-- Given entries follows --

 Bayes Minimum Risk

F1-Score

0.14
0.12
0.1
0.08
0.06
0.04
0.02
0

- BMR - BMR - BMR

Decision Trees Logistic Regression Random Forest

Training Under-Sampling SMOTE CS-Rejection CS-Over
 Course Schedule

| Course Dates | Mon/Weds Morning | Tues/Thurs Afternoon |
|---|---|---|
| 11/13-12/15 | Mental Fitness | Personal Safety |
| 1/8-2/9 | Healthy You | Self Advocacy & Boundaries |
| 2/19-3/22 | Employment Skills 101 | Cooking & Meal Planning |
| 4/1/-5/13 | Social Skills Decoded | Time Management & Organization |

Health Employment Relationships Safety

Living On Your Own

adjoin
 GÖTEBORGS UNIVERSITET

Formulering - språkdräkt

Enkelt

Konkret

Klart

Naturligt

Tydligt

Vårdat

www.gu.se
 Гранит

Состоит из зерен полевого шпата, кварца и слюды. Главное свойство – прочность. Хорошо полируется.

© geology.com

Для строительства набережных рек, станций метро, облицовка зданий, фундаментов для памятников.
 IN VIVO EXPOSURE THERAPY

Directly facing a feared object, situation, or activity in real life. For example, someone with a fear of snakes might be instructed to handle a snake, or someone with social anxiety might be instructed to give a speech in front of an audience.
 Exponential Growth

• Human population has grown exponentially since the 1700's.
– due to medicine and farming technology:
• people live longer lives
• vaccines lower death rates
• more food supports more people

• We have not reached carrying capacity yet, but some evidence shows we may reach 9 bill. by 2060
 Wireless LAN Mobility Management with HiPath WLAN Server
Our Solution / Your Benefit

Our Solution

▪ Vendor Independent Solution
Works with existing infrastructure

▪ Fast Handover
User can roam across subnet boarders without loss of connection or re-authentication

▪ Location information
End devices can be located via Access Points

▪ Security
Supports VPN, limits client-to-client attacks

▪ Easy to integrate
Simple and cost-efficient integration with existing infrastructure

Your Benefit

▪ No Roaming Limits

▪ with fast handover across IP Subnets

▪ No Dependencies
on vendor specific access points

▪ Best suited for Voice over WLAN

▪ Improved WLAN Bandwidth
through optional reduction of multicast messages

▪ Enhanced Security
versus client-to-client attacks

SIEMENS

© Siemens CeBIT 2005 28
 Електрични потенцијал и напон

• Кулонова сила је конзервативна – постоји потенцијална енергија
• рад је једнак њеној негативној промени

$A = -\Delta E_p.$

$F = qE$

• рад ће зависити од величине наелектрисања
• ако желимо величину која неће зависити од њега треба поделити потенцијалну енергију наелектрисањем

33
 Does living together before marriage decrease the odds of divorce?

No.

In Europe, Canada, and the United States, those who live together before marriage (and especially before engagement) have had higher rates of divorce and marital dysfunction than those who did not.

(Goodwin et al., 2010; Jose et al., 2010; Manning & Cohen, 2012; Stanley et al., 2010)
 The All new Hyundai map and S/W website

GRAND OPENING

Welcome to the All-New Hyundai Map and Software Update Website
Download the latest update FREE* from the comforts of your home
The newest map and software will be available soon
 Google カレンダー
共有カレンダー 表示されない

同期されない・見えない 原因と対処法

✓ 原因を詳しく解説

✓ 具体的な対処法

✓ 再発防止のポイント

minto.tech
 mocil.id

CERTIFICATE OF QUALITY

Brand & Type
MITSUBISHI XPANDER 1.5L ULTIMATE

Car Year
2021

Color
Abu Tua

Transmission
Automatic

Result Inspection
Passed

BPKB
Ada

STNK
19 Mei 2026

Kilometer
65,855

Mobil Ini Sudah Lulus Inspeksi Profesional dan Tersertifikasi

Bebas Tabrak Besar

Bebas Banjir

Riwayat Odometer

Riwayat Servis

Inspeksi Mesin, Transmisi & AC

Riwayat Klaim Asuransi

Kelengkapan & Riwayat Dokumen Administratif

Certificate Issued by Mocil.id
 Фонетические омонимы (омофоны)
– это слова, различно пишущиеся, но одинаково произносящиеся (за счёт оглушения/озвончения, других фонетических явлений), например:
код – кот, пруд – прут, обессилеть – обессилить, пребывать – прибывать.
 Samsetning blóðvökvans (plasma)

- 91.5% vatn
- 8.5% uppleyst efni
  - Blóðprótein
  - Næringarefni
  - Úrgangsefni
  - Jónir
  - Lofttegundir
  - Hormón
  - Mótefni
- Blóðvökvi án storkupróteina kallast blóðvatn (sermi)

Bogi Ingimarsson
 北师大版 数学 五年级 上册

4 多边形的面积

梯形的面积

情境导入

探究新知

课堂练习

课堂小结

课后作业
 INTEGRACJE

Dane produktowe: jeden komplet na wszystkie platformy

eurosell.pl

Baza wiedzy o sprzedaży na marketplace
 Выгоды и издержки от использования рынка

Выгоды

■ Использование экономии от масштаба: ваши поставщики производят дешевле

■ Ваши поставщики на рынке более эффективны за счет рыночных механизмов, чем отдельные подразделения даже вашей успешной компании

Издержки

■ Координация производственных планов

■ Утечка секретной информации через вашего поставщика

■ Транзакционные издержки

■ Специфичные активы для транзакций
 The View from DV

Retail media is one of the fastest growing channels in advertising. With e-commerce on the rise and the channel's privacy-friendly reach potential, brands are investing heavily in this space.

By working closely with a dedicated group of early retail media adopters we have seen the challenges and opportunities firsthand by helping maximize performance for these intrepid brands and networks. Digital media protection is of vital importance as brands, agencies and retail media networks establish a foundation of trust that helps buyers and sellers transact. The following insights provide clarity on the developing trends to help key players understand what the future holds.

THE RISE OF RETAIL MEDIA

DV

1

-- Given entries concluded --

Task item:
Search the data for the string "Выгоды" and copy out every line where it is found.

Exercise response:
 Выгоды и издержки от использования рынка
Выгоды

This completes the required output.